Essa pobreza, conforme Stédile, acontece em função do projeto tucano que quer “ a agricultura brasileira igualzinha aquelas pradarias do Mississipi (EUA), com grandes fazendas computadorizadas, produzindo grãos para a exportação. Os técnicos do governo pertencem da tese que, no mundo moderno capitalista, só as grandes empresas são capazes de abastecer mercado.” Além disso, acrescenta, há um estudo feito por instituições governamentais revelando que “nenhuma propriedade do Brasil, com menos de 50 hectares, está conseguindo renda equivalente a um salário mínimo e alerta que, se não mudar a política agrícola, será instalada uma bomba migratória, nos próximos anos”. Segundo ele, de 8 a 13 milhões de pessoas que vivem no meio rural, sobretudo no Nordeste, irão para as cidades, “ vai um caos”.
Essas situação caótica parece já ter começado, no entender do deputado Waldomiro Fioravante (PT/RS), que no plenário da Câmera Federal não só criticou os pacotes agrícolas lançados pelo governo por “não surtirem efeitos significativos” e até agravarem o problema. Isso porque, segundo ele, nos últimos anos “a irresponsabilidade de Fernando Henrique Cardoso para com a agricultura brasileira já produziu o sumiço de 1 milhão de estabelecimentos rurais com menos de 100 hectares.” Em função dessa política distorcida adotada pelo governo, acrescenta, “ 4 milhões de pessoas abandonaram o campo em direção ás cidades provocando o inchaço das periferias e, por conseqüência, o aumento da criminalidade.

▶ **DADOS REGISTRADOS**:
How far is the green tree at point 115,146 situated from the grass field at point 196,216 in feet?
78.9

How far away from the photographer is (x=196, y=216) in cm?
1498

▶ **TAREFA**: Liste todas as pessoas citadas pelo nome no texto sobre a política agrícola do governo.

▶ **RESPOSTA**: Stédile; Waldomiro Fioravante; Fernando Henrique Cardoso